Europarat fordert Aufklärung in Guardian-Affäre

Der Europarat verlangt vom britischen Innenministerium Aufklärung über das Vorgehen gegen die Zeitung The Guardian. Der Generalsekretär der Organisation, Thorbjørn Jagland, bezieht sich dabei auf die vorübergehende Festnahme von David Miranda und die Zerstörung von Festplatten der Zeitung unter Aufsicht von Regierungsbeamten.

Solche Maßnahmen könnten „eine potenziell abschreckende Wirkung auf die Meinungsfreiheit von Journalisten" haben, schrieb Jagland am Mittwoch an die Regierung in London.

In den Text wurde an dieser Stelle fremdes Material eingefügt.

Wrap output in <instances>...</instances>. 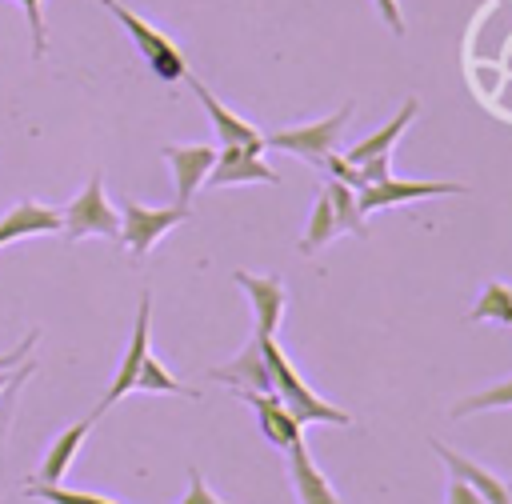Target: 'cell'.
Returning a JSON list of instances; mask_svg holds the SVG:
<instances>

Diese werde durch die Europäische Konvention zum Schutz der Menschenrechte garantiert. Der Europarat will von Gründungsmitglied Großbritannien eine Stellungnahme zur Vereinbarkeit der Maßnahmen mit der Menschenrechtskonvention.

Auf den Datenträgern war Material gespeichert, das der  Guardian vom US-Whistleblower Edward Snowden erhalten hatte. Wegen der Snowden-Enthüllungen durch Greenwald stehen die Geheimdienste der USA und Großbritanniens seit Wochen in der Kritik.